Objective: To measure ghrelin and PYY change in relation to pubertal growth.
Design: Three-year prospective cohort study.
Setting: Australian regional community.
Participants: Eighty healthy adolescents (26 girls; 54 boys) recruited at 10 to 13 years.
Main Outcome Measures: Fasting circulating total ghrelin, total PYY, IGF-1, insulin, leptin (via radioimmunoassay), estradiol and testosterone (via mass spectrometry), anthropometry, and body composition (via bioelectrical impedance).

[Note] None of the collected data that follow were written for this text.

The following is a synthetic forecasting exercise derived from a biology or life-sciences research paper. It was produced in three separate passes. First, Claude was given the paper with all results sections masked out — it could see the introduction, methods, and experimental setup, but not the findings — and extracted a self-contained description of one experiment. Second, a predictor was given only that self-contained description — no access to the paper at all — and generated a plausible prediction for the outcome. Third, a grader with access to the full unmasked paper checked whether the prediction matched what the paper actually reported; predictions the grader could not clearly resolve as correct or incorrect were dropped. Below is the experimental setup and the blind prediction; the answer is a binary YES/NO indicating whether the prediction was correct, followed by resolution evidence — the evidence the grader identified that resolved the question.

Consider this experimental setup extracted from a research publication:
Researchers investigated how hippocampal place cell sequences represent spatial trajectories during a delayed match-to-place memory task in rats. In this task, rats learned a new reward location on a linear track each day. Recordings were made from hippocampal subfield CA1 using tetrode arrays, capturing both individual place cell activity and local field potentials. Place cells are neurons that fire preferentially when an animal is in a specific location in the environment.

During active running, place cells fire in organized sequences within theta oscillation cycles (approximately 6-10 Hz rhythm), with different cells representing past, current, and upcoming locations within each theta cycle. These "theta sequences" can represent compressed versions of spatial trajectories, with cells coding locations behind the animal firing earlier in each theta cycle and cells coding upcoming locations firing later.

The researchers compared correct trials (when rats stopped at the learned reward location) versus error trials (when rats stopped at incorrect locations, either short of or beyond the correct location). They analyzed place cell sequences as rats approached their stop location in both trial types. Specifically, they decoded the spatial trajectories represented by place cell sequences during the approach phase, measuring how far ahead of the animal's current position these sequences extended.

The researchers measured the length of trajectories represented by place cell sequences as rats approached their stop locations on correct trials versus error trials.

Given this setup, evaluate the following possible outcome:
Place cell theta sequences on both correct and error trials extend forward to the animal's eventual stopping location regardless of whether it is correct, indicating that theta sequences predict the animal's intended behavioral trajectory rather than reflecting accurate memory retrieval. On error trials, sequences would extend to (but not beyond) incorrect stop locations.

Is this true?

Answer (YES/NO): NO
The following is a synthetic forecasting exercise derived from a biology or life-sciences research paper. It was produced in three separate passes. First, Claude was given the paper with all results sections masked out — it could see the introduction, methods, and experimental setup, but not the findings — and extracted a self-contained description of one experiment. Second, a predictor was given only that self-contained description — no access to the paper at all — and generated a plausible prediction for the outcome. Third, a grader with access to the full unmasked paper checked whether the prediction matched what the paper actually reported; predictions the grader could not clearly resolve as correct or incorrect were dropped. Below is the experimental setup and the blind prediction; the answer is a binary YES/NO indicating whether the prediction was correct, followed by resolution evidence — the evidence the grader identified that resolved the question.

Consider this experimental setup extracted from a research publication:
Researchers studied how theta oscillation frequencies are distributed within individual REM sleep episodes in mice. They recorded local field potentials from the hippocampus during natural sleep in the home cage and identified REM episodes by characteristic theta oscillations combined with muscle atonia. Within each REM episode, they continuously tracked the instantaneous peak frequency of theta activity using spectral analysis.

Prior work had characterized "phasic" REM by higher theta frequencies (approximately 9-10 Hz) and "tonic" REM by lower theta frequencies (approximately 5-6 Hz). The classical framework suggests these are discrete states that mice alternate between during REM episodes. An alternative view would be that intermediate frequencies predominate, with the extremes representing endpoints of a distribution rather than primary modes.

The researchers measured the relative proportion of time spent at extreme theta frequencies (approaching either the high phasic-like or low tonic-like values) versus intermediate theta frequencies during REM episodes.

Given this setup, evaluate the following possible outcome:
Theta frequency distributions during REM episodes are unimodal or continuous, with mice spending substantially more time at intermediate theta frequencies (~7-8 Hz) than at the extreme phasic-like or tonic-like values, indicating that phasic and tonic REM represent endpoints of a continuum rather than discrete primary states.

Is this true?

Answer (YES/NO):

Results: Adolescents exhibited normal developmental change. Mixed models revealed positive associations for ghrelin to age2 (both sexes: P < 0.05), indicating a U-shaped trend over time. Ghrelin was also inversely associated with IGF-1 (both sexes: P < 0.05), leptin in girls (P < 0.01), and insulin in boys (P < 0.05) and negatively correlated with annual height and weight velocity (both sexes: P ≤ 0.01). PYY showed no age-related change in either sex. Neither ghrelin nor PYY were associated with Tanner stage. Weight subgroup analyses showed significant ghrelin associations with age2 in healthy-weight but not overweight and obese adolescents (7 girls; 18 boys).
Conclusions: Adolescents showed a U-shaped change in ghrelin corresponding to physical and biochemical markers of growth, and no change in PYY. The overweight and obesity subgroup exhibited an apparent loss of the U-shaped ghrelin trend, but this finding may be attributed to greater maturity and its clinical significance is unclear. Further research on weight-related ghrelin and PYY trends at puberty is needed to understand how these peptides influence growth and long-term metabolic risk.